A mirror, a reflection, the image of the self in the glass. Sam Higgs, star of Twin mirror, see an alternate version of himself. It is him, but at the same time it is not. His personality splits in two, tears, twists and becomes a voice of conscience embedded in the depths of his mind. The study behind Life is Strange and Vampyr launches its second video game of the year after the outstanding Tell me why. True to their usual formula, they present a narrative adventure with decisions, this time focused on the genre of the thriller. Dontnod Entertainment tries to introduce the player to a more psychological story, where the protagonist dialogues and is torn between the two parts of his personality.
An unwanted homecoming
Throughout its history, the French developer has focused on plots related to teenage characters. Your problems, your doubts, and your transition to maturity. Instead, this production focuses its attention on adults. What is clear is that no one is spared from the vicissitudes of life, regardless of their age: Why do two lifelong friends distance themselves? What happens when the corruption of a company that employs almost all the people is brought to light? Can a marriage request ruin a love relationship? These and many other questions are explored in Twin mirror. As in its previous titles, the narrative is varnished with certain supernatural elements. The problem is that the set is not as round as in other Dontnod titles, the plot feels somewhat predictable and the playable mechanics have hardly evolved.
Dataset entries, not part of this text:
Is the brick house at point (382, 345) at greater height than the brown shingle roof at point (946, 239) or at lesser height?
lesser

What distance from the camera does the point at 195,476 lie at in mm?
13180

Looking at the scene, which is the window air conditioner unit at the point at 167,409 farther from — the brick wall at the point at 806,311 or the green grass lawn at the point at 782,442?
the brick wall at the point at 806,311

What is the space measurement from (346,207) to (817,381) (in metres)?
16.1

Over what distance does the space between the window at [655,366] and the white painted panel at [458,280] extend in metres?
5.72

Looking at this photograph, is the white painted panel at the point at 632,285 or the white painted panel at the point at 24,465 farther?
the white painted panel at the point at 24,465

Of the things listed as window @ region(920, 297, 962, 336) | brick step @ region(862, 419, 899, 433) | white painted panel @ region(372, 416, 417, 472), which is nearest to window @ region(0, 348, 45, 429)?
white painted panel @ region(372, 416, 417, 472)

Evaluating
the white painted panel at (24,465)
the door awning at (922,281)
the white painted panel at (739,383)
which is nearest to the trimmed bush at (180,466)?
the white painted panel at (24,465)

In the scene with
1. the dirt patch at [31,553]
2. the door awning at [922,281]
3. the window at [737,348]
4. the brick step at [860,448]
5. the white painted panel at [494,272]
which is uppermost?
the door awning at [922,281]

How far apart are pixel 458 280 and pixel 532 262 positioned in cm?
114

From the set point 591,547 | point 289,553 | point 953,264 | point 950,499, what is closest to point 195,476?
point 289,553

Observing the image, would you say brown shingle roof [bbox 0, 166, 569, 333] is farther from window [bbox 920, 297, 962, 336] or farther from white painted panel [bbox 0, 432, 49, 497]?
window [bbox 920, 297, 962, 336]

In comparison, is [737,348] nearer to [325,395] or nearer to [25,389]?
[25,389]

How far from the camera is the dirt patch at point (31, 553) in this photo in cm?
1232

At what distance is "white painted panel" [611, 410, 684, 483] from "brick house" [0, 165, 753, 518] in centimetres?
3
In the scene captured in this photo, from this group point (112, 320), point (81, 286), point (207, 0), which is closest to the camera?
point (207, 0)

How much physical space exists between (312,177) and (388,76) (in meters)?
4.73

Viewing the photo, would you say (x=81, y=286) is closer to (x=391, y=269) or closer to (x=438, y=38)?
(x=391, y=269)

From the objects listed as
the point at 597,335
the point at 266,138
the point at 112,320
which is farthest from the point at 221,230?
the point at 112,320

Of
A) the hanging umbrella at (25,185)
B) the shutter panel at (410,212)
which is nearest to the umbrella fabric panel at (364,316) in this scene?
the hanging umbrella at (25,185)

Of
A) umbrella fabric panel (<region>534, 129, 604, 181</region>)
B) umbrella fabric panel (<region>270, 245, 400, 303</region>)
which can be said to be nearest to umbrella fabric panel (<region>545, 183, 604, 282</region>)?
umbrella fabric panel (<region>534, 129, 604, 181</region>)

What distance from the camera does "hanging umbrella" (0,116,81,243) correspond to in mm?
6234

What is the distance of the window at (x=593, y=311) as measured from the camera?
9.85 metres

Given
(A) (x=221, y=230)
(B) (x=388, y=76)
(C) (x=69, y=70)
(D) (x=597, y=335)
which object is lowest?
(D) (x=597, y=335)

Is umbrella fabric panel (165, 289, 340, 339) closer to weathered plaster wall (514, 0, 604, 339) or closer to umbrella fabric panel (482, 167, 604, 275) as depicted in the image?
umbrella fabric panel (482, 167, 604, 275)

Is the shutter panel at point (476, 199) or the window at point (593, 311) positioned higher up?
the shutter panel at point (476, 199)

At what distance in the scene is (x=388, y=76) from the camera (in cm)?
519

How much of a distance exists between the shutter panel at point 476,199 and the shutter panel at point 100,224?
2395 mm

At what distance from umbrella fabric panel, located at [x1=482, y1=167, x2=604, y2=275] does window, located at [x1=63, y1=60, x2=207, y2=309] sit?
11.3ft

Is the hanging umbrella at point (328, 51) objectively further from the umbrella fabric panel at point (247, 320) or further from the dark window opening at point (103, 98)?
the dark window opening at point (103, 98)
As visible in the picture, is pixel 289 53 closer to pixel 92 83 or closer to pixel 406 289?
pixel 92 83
Sam was one of the reporters for the local newspaper in Basswood, a small mining town in Virginia. His investigation ends up uncovering a series of illegalities that accelerates the closure of the mine, the main livelihood of most families. The emergence of that story makes events precipitate, that many turn their backs on it, despite the fact that the business did not have too many years to live. Almost without saying goodbye, he leaves the newspaper, leaves Basswood, and falls into a self-destructive spiral in which alcohol and vomiting are his only company. He is convinced that he will never return, but then a new tragedy occurs: Nick, his best friend, dies in an alleged traffic accident.
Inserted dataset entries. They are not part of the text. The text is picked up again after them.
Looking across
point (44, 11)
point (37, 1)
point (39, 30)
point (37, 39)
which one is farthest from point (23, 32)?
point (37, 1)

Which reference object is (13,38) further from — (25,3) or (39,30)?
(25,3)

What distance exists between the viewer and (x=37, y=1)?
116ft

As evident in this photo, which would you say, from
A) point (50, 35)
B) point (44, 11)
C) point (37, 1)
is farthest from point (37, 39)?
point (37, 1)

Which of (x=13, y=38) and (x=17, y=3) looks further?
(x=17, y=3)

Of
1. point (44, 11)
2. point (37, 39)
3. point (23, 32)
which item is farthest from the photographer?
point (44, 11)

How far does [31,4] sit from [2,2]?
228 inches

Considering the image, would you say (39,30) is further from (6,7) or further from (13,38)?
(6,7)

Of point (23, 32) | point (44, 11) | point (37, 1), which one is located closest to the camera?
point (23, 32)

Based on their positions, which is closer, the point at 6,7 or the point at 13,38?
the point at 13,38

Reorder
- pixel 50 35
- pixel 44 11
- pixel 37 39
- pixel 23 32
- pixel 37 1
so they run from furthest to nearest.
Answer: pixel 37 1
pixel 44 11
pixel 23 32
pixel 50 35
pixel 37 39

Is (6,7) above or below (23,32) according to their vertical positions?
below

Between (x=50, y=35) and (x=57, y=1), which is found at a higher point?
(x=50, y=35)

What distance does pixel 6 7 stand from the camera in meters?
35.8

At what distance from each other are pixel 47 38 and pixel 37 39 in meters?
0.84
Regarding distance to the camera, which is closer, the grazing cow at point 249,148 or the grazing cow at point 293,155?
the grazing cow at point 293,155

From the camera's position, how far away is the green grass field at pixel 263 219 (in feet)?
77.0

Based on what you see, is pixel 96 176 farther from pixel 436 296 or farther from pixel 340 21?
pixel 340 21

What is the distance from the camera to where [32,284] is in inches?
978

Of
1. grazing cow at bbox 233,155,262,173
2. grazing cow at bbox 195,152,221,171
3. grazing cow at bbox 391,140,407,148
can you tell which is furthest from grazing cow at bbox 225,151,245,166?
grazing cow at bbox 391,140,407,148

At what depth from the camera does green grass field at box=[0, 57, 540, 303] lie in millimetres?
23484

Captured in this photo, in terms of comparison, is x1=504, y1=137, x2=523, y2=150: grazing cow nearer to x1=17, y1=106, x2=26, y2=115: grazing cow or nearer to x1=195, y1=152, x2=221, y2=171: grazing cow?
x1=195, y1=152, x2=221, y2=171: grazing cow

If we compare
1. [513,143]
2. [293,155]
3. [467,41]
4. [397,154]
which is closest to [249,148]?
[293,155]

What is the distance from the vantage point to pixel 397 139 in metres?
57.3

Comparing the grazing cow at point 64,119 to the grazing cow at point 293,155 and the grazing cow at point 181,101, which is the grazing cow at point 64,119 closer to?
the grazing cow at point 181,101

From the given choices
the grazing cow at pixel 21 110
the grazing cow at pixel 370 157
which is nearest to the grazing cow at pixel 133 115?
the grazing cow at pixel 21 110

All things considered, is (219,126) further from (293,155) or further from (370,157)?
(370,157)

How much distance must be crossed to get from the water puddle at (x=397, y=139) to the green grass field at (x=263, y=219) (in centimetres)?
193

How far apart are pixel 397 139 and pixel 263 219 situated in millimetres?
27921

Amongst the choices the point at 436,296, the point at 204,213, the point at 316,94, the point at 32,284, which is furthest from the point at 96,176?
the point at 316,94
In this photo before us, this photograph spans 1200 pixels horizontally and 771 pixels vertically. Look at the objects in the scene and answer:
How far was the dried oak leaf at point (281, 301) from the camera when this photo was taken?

The two had grown apart in the past two years, ever since Sam decided to leave his life in Basswood behind. Still, he decides to return to attend his funeral. Upon arriving in town, he meets Joan, Nick's daughter, who quickly conveys her suspicions that her father was murdered. After promising - or not, it depends on the player's decision - that he will investigate the matter, he meets other neighbors at the bar: many are not happy to see him, indeed, they are openly hostile. After a night of beers, the journalist wakes up with a dull mind. He remembers absolutely nothing, but finds his shirt soaked with blood in the bathtub. Doubts meander in his head: What happened? Has it been fought? Have you killed someone? From that moment, the different plot threads begin to give their first stitches to weave a story wrapped in the conspiracy.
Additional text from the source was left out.